CNR, Istituto di Informatica e Telematica, Via Moruzzi 1, 56124 Pisa, Italy.
Bioinformatics. 2010 Jun 15;26(12):i358-66. doi: 10.1093/bioinformatics/btq209.
Genomes in higher eukaryotic organisms contain a substantial amount of repeated sequences. Tandem Repeats (TRs) constitute a large class of repetitive sequences that are originated via phenomena such as replication slippage and are characterized by close spatial contiguity. They play an important role in several molecular regulatory mechanisms, and also in several diseases (e.g. in the group of trinucleotide repeat disorders). While for TRs with a low or medium level of divergence the current methods are rather effective, the problem of detecting TRs with higher divergence (fuzzy TRs) is still open. The detection of fuzzy TRs is propaedeutic to enriching our view of their role in regulatory mechanisms and diseases. Fuzzy TRs are also important as tools to shed light on the evolutionary history of the genome, where higher divergence correlates with more remote duplication events.

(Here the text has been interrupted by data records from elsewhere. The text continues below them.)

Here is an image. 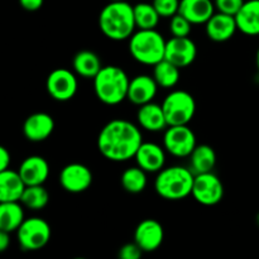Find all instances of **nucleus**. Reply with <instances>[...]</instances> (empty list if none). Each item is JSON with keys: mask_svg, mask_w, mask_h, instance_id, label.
Segmentation results:
<instances>
[{"mask_svg": "<svg viewBox=\"0 0 259 259\" xmlns=\"http://www.w3.org/2000/svg\"><path fill=\"white\" fill-rule=\"evenodd\" d=\"M142 143L143 138L138 126L124 119L109 121L103 126L98 137L99 152L111 162L132 159Z\"/></svg>", "mask_w": 259, "mask_h": 259, "instance_id": "f257e3e1", "label": "nucleus"}, {"mask_svg": "<svg viewBox=\"0 0 259 259\" xmlns=\"http://www.w3.org/2000/svg\"><path fill=\"white\" fill-rule=\"evenodd\" d=\"M99 27L103 34L111 40H125L137 28L133 5L128 2H110L99 15Z\"/></svg>", "mask_w": 259, "mask_h": 259, "instance_id": "f03ea898", "label": "nucleus"}, {"mask_svg": "<svg viewBox=\"0 0 259 259\" xmlns=\"http://www.w3.org/2000/svg\"><path fill=\"white\" fill-rule=\"evenodd\" d=\"M195 175L190 168L171 166L161 169L154 181V190L159 197L168 201H179L192 194Z\"/></svg>", "mask_w": 259, "mask_h": 259, "instance_id": "7ed1b4c3", "label": "nucleus"}, {"mask_svg": "<svg viewBox=\"0 0 259 259\" xmlns=\"http://www.w3.org/2000/svg\"><path fill=\"white\" fill-rule=\"evenodd\" d=\"M128 75L119 66H104L94 78V91L105 105H118L128 98Z\"/></svg>", "mask_w": 259, "mask_h": 259, "instance_id": "20e7f679", "label": "nucleus"}, {"mask_svg": "<svg viewBox=\"0 0 259 259\" xmlns=\"http://www.w3.org/2000/svg\"><path fill=\"white\" fill-rule=\"evenodd\" d=\"M163 35L156 29H138L129 38V52L137 62L146 66H154L166 55Z\"/></svg>", "mask_w": 259, "mask_h": 259, "instance_id": "39448f33", "label": "nucleus"}, {"mask_svg": "<svg viewBox=\"0 0 259 259\" xmlns=\"http://www.w3.org/2000/svg\"><path fill=\"white\" fill-rule=\"evenodd\" d=\"M162 108L168 126L187 125L196 113V101L187 91L175 90L164 98Z\"/></svg>", "mask_w": 259, "mask_h": 259, "instance_id": "423d86ee", "label": "nucleus"}, {"mask_svg": "<svg viewBox=\"0 0 259 259\" xmlns=\"http://www.w3.org/2000/svg\"><path fill=\"white\" fill-rule=\"evenodd\" d=\"M52 230L42 218H29L23 222L17 230V239L20 248L27 252L43 249L51 240Z\"/></svg>", "mask_w": 259, "mask_h": 259, "instance_id": "0eeeda50", "label": "nucleus"}, {"mask_svg": "<svg viewBox=\"0 0 259 259\" xmlns=\"http://www.w3.org/2000/svg\"><path fill=\"white\" fill-rule=\"evenodd\" d=\"M196 146V136L187 125H171L164 131L163 147L172 156L190 157Z\"/></svg>", "mask_w": 259, "mask_h": 259, "instance_id": "6e6552de", "label": "nucleus"}, {"mask_svg": "<svg viewBox=\"0 0 259 259\" xmlns=\"http://www.w3.org/2000/svg\"><path fill=\"white\" fill-rule=\"evenodd\" d=\"M192 196L204 206L218 205L224 197V185L214 172L195 175Z\"/></svg>", "mask_w": 259, "mask_h": 259, "instance_id": "1a4fd4ad", "label": "nucleus"}, {"mask_svg": "<svg viewBox=\"0 0 259 259\" xmlns=\"http://www.w3.org/2000/svg\"><path fill=\"white\" fill-rule=\"evenodd\" d=\"M77 77L67 68H56L48 75L46 89L50 96L55 100L68 101L77 93Z\"/></svg>", "mask_w": 259, "mask_h": 259, "instance_id": "9d476101", "label": "nucleus"}, {"mask_svg": "<svg viewBox=\"0 0 259 259\" xmlns=\"http://www.w3.org/2000/svg\"><path fill=\"white\" fill-rule=\"evenodd\" d=\"M93 172L82 163H70L60 172V185L70 194H81L93 185Z\"/></svg>", "mask_w": 259, "mask_h": 259, "instance_id": "9b49d317", "label": "nucleus"}, {"mask_svg": "<svg viewBox=\"0 0 259 259\" xmlns=\"http://www.w3.org/2000/svg\"><path fill=\"white\" fill-rule=\"evenodd\" d=\"M197 56V47L189 37H172L166 43L164 58L177 67L185 68L191 65Z\"/></svg>", "mask_w": 259, "mask_h": 259, "instance_id": "f8f14e48", "label": "nucleus"}, {"mask_svg": "<svg viewBox=\"0 0 259 259\" xmlns=\"http://www.w3.org/2000/svg\"><path fill=\"white\" fill-rule=\"evenodd\" d=\"M164 239L163 227L154 219H146L138 224L134 232V242L144 253H152L158 249Z\"/></svg>", "mask_w": 259, "mask_h": 259, "instance_id": "ddd939ff", "label": "nucleus"}, {"mask_svg": "<svg viewBox=\"0 0 259 259\" xmlns=\"http://www.w3.org/2000/svg\"><path fill=\"white\" fill-rule=\"evenodd\" d=\"M137 166L141 167L147 174H158L164 168L166 152L157 143L143 142L134 156Z\"/></svg>", "mask_w": 259, "mask_h": 259, "instance_id": "4468645a", "label": "nucleus"}, {"mask_svg": "<svg viewBox=\"0 0 259 259\" xmlns=\"http://www.w3.org/2000/svg\"><path fill=\"white\" fill-rule=\"evenodd\" d=\"M55 131V120L47 113L30 114L23 124V134L30 142H43L50 138Z\"/></svg>", "mask_w": 259, "mask_h": 259, "instance_id": "2eb2a0df", "label": "nucleus"}, {"mask_svg": "<svg viewBox=\"0 0 259 259\" xmlns=\"http://www.w3.org/2000/svg\"><path fill=\"white\" fill-rule=\"evenodd\" d=\"M205 30L209 39L214 42H227L234 37L238 30L237 20L234 15L218 12L207 20Z\"/></svg>", "mask_w": 259, "mask_h": 259, "instance_id": "dca6fc26", "label": "nucleus"}, {"mask_svg": "<svg viewBox=\"0 0 259 259\" xmlns=\"http://www.w3.org/2000/svg\"><path fill=\"white\" fill-rule=\"evenodd\" d=\"M158 91V83L153 76L138 75L133 77L129 82L128 100L134 105H144L153 101Z\"/></svg>", "mask_w": 259, "mask_h": 259, "instance_id": "f3484780", "label": "nucleus"}, {"mask_svg": "<svg viewBox=\"0 0 259 259\" xmlns=\"http://www.w3.org/2000/svg\"><path fill=\"white\" fill-rule=\"evenodd\" d=\"M18 172L27 186L43 185L50 176V164L43 157L29 156L20 163Z\"/></svg>", "mask_w": 259, "mask_h": 259, "instance_id": "a211bd4d", "label": "nucleus"}, {"mask_svg": "<svg viewBox=\"0 0 259 259\" xmlns=\"http://www.w3.org/2000/svg\"><path fill=\"white\" fill-rule=\"evenodd\" d=\"M137 120H138L141 128L148 132H153V133L166 131L168 128L163 108L153 101L139 106L138 113H137Z\"/></svg>", "mask_w": 259, "mask_h": 259, "instance_id": "6ab92c4d", "label": "nucleus"}, {"mask_svg": "<svg viewBox=\"0 0 259 259\" xmlns=\"http://www.w3.org/2000/svg\"><path fill=\"white\" fill-rule=\"evenodd\" d=\"M179 13L192 24H206L215 14V4L211 0H181Z\"/></svg>", "mask_w": 259, "mask_h": 259, "instance_id": "aec40b11", "label": "nucleus"}, {"mask_svg": "<svg viewBox=\"0 0 259 259\" xmlns=\"http://www.w3.org/2000/svg\"><path fill=\"white\" fill-rule=\"evenodd\" d=\"M25 187L27 185L18 171L10 168L0 171V202L20 201Z\"/></svg>", "mask_w": 259, "mask_h": 259, "instance_id": "412c9836", "label": "nucleus"}, {"mask_svg": "<svg viewBox=\"0 0 259 259\" xmlns=\"http://www.w3.org/2000/svg\"><path fill=\"white\" fill-rule=\"evenodd\" d=\"M238 30L247 35H259V0H247L235 15Z\"/></svg>", "mask_w": 259, "mask_h": 259, "instance_id": "4be33fe9", "label": "nucleus"}, {"mask_svg": "<svg viewBox=\"0 0 259 259\" xmlns=\"http://www.w3.org/2000/svg\"><path fill=\"white\" fill-rule=\"evenodd\" d=\"M73 71L83 78H95L103 68L101 60L93 51L83 50L75 55L72 61Z\"/></svg>", "mask_w": 259, "mask_h": 259, "instance_id": "5701e85b", "label": "nucleus"}, {"mask_svg": "<svg viewBox=\"0 0 259 259\" xmlns=\"http://www.w3.org/2000/svg\"><path fill=\"white\" fill-rule=\"evenodd\" d=\"M20 201H8L0 204V230L13 233L19 229L25 220L24 210Z\"/></svg>", "mask_w": 259, "mask_h": 259, "instance_id": "b1692460", "label": "nucleus"}, {"mask_svg": "<svg viewBox=\"0 0 259 259\" xmlns=\"http://www.w3.org/2000/svg\"><path fill=\"white\" fill-rule=\"evenodd\" d=\"M217 164V153L209 144H199L190 154V169L194 175L212 172Z\"/></svg>", "mask_w": 259, "mask_h": 259, "instance_id": "393cba45", "label": "nucleus"}, {"mask_svg": "<svg viewBox=\"0 0 259 259\" xmlns=\"http://www.w3.org/2000/svg\"><path fill=\"white\" fill-rule=\"evenodd\" d=\"M153 77L161 88L172 89L180 81V67L164 58L153 66Z\"/></svg>", "mask_w": 259, "mask_h": 259, "instance_id": "a878e982", "label": "nucleus"}, {"mask_svg": "<svg viewBox=\"0 0 259 259\" xmlns=\"http://www.w3.org/2000/svg\"><path fill=\"white\" fill-rule=\"evenodd\" d=\"M133 10L138 29H156L161 15L152 3H138L133 5Z\"/></svg>", "mask_w": 259, "mask_h": 259, "instance_id": "bb28decb", "label": "nucleus"}, {"mask_svg": "<svg viewBox=\"0 0 259 259\" xmlns=\"http://www.w3.org/2000/svg\"><path fill=\"white\" fill-rule=\"evenodd\" d=\"M120 182L123 189L129 194H141L147 187V172L139 166L129 167L121 174Z\"/></svg>", "mask_w": 259, "mask_h": 259, "instance_id": "cd10ccee", "label": "nucleus"}, {"mask_svg": "<svg viewBox=\"0 0 259 259\" xmlns=\"http://www.w3.org/2000/svg\"><path fill=\"white\" fill-rule=\"evenodd\" d=\"M50 201V194L43 185H35V186H27L22 195L20 202L27 209L33 211L43 210Z\"/></svg>", "mask_w": 259, "mask_h": 259, "instance_id": "c85d7f7f", "label": "nucleus"}, {"mask_svg": "<svg viewBox=\"0 0 259 259\" xmlns=\"http://www.w3.org/2000/svg\"><path fill=\"white\" fill-rule=\"evenodd\" d=\"M191 27L192 23L180 13L174 15L169 22V32L174 37H189L191 33Z\"/></svg>", "mask_w": 259, "mask_h": 259, "instance_id": "c756f323", "label": "nucleus"}, {"mask_svg": "<svg viewBox=\"0 0 259 259\" xmlns=\"http://www.w3.org/2000/svg\"><path fill=\"white\" fill-rule=\"evenodd\" d=\"M180 2L181 0H153L152 4L161 18H172L179 13Z\"/></svg>", "mask_w": 259, "mask_h": 259, "instance_id": "7c9ffc66", "label": "nucleus"}, {"mask_svg": "<svg viewBox=\"0 0 259 259\" xmlns=\"http://www.w3.org/2000/svg\"><path fill=\"white\" fill-rule=\"evenodd\" d=\"M245 0H215L214 4L215 8L218 9V12L225 13V14L229 15H237V13L239 12L240 8L243 7Z\"/></svg>", "mask_w": 259, "mask_h": 259, "instance_id": "2f4dec72", "label": "nucleus"}, {"mask_svg": "<svg viewBox=\"0 0 259 259\" xmlns=\"http://www.w3.org/2000/svg\"><path fill=\"white\" fill-rule=\"evenodd\" d=\"M143 250L141 249L136 242L134 243H126L123 247L119 249L118 257L120 259H139L143 254Z\"/></svg>", "mask_w": 259, "mask_h": 259, "instance_id": "473e14b6", "label": "nucleus"}, {"mask_svg": "<svg viewBox=\"0 0 259 259\" xmlns=\"http://www.w3.org/2000/svg\"><path fill=\"white\" fill-rule=\"evenodd\" d=\"M20 7L27 12H37L43 7L45 0H18Z\"/></svg>", "mask_w": 259, "mask_h": 259, "instance_id": "72a5a7b5", "label": "nucleus"}, {"mask_svg": "<svg viewBox=\"0 0 259 259\" xmlns=\"http://www.w3.org/2000/svg\"><path fill=\"white\" fill-rule=\"evenodd\" d=\"M10 159H12V157H10L9 151L5 147H0V171L9 168Z\"/></svg>", "mask_w": 259, "mask_h": 259, "instance_id": "f704fd0d", "label": "nucleus"}, {"mask_svg": "<svg viewBox=\"0 0 259 259\" xmlns=\"http://www.w3.org/2000/svg\"><path fill=\"white\" fill-rule=\"evenodd\" d=\"M10 244V233L0 230V250L5 252Z\"/></svg>", "mask_w": 259, "mask_h": 259, "instance_id": "c9c22d12", "label": "nucleus"}, {"mask_svg": "<svg viewBox=\"0 0 259 259\" xmlns=\"http://www.w3.org/2000/svg\"><path fill=\"white\" fill-rule=\"evenodd\" d=\"M255 62H257V67H258V71H259V48L257 51V55H255Z\"/></svg>", "mask_w": 259, "mask_h": 259, "instance_id": "e433bc0d", "label": "nucleus"}, {"mask_svg": "<svg viewBox=\"0 0 259 259\" xmlns=\"http://www.w3.org/2000/svg\"><path fill=\"white\" fill-rule=\"evenodd\" d=\"M110 2H126V0H110Z\"/></svg>", "mask_w": 259, "mask_h": 259, "instance_id": "4c0bfd02", "label": "nucleus"}, {"mask_svg": "<svg viewBox=\"0 0 259 259\" xmlns=\"http://www.w3.org/2000/svg\"><path fill=\"white\" fill-rule=\"evenodd\" d=\"M257 224H258V227H259V212H258V215H257Z\"/></svg>", "mask_w": 259, "mask_h": 259, "instance_id": "58836bf2", "label": "nucleus"}]
</instances>
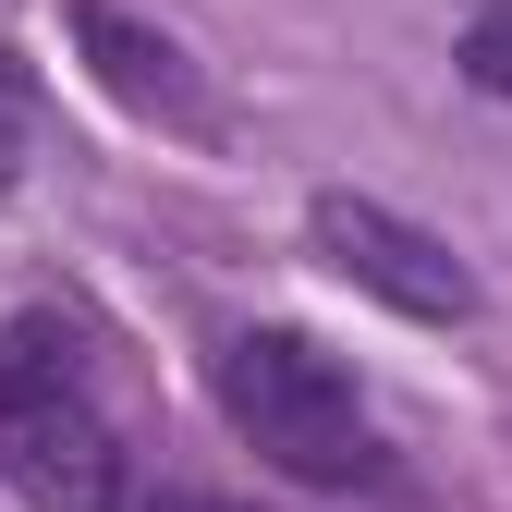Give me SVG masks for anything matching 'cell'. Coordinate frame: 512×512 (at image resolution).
<instances>
[{
  "label": "cell",
  "instance_id": "6da1fadb",
  "mask_svg": "<svg viewBox=\"0 0 512 512\" xmlns=\"http://www.w3.org/2000/svg\"><path fill=\"white\" fill-rule=\"evenodd\" d=\"M208 391L244 427V452L281 464L293 488H391V452H378L342 354H317L305 330H232L208 354Z\"/></svg>",
  "mask_w": 512,
  "mask_h": 512
},
{
  "label": "cell",
  "instance_id": "7a4b0ae2",
  "mask_svg": "<svg viewBox=\"0 0 512 512\" xmlns=\"http://www.w3.org/2000/svg\"><path fill=\"white\" fill-rule=\"evenodd\" d=\"M0 488L25 512H122V439L74 366V330L13 317L0 330Z\"/></svg>",
  "mask_w": 512,
  "mask_h": 512
},
{
  "label": "cell",
  "instance_id": "3957f363",
  "mask_svg": "<svg viewBox=\"0 0 512 512\" xmlns=\"http://www.w3.org/2000/svg\"><path fill=\"white\" fill-rule=\"evenodd\" d=\"M305 244H317V269H330V281H354L366 305L415 317V330H464V317L488 305L476 269H464L427 220L378 208V196H342V183H330V196H305Z\"/></svg>",
  "mask_w": 512,
  "mask_h": 512
},
{
  "label": "cell",
  "instance_id": "277c9868",
  "mask_svg": "<svg viewBox=\"0 0 512 512\" xmlns=\"http://www.w3.org/2000/svg\"><path fill=\"white\" fill-rule=\"evenodd\" d=\"M74 61L135 110V122H159V135H220V98H208V74H196V49H183L171 25H147V13H122V0H74Z\"/></svg>",
  "mask_w": 512,
  "mask_h": 512
},
{
  "label": "cell",
  "instance_id": "5b68a950",
  "mask_svg": "<svg viewBox=\"0 0 512 512\" xmlns=\"http://www.w3.org/2000/svg\"><path fill=\"white\" fill-rule=\"evenodd\" d=\"M464 86L512 98V13H476V25H464Z\"/></svg>",
  "mask_w": 512,
  "mask_h": 512
},
{
  "label": "cell",
  "instance_id": "8992f818",
  "mask_svg": "<svg viewBox=\"0 0 512 512\" xmlns=\"http://www.w3.org/2000/svg\"><path fill=\"white\" fill-rule=\"evenodd\" d=\"M13 159H25V98H13V74H0V183H13Z\"/></svg>",
  "mask_w": 512,
  "mask_h": 512
},
{
  "label": "cell",
  "instance_id": "52a82bcc",
  "mask_svg": "<svg viewBox=\"0 0 512 512\" xmlns=\"http://www.w3.org/2000/svg\"><path fill=\"white\" fill-rule=\"evenodd\" d=\"M122 512H244V500H196V488H159V500H122Z\"/></svg>",
  "mask_w": 512,
  "mask_h": 512
}]
</instances>
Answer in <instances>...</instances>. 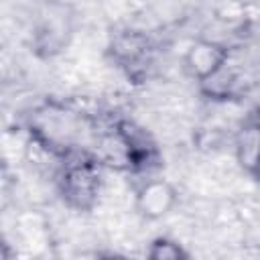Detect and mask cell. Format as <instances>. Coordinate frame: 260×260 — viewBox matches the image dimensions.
I'll list each match as a JSON object with an SVG mask.
<instances>
[{
	"label": "cell",
	"instance_id": "6da1fadb",
	"mask_svg": "<svg viewBox=\"0 0 260 260\" xmlns=\"http://www.w3.org/2000/svg\"><path fill=\"white\" fill-rule=\"evenodd\" d=\"M93 162L95 160L79 154L77 158L69 160V165L65 167L63 193L77 205L89 201L98 189V169Z\"/></svg>",
	"mask_w": 260,
	"mask_h": 260
},
{
	"label": "cell",
	"instance_id": "7a4b0ae2",
	"mask_svg": "<svg viewBox=\"0 0 260 260\" xmlns=\"http://www.w3.org/2000/svg\"><path fill=\"white\" fill-rule=\"evenodd\" d=\"M240 150H242V160L244 165H248L256 177H260V120L250 124L244 130L242 142H240Z\"/></svg>",
	"mask_w": 260,
	"mask_h": 260
}]
</instances>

We have developed an algorithm (christened TRStalker) with the aim of detecting efficiently TRs that are hard to detect because of their inherent fuzziness, due to high levels of base substitutions, insertions and deletions. To attain this goal, we developed heuristics to solve a Steiner version of the problem for which the fuzziness is measured with respect to a motif string not necessarily present in the input string. This problem is akin to the 'generalized median string' that is known to be an NP-hard problem. Experiments with both synthetic and biological sequences demonstrate that our method performs better than current state of the art for fuzzy TRs and that the fuzzy TRs of the type we detect are indeed present in important biological sequences.
TRStalker will be integrated in the web-based TRs Discovery Service (TReaDS) at bioalgo.iit.cnr.it.
Supplementary data are available at Bioinformatics online.
高等真核生物的基因组包含大量重复序列。串联重复(TRs)构成了一类大量的重复序列,它们通过复制滑动等现象起源,其特征是紧密的空间连续性。它们在几种分子调控机制中发挥着重要作用,也在几种疾病(例如三核苷酸重复障碍组)中发挥着重要作用。虽然对于低或中等分化水平的 TRs,当前的方法相当有效,但检测分化程度较高的 TRs(模糊 TRs)的问题仍然存在。检测模糊 TRs 有助于丰富我们对其在调控机制和疾病中的作用的认识。模糊 TRs 也是重要的工具,可以揭示它们在基因组进化历史中的作用,其中更高的分化程度与更遥远的重复事件相关。
我们开发了一种算法(命名为 TRStalker),旨在有效地检测由于其内在的模糊性而难以检测的 TRs,这种模糊性是由于高水平的碱基替换、插入和缺失造成的。为了实现这一目标,我们开发了启发式算法来解决一个 Steiner 版本的问题,其中模糊性是相对于不一定存在于输入字符串中的 motif 字符串来测量的。这个问题类似于“广义中值字符串”,已知其是一个 NP 难问题。使用合成和生物序列的实验表明,我们的方法在模糊 TRs 方面优于当前的最新技术,并且我们检测到的模糊 TRs 确实存在于重要的生物序列中。
TRStalker 将集成到基于网络的 TRs Discovery Service(TReaDS)中,网址为 bioalgo.iit.cnr.it。
补充数据可在 Bioinformatics 在线获取。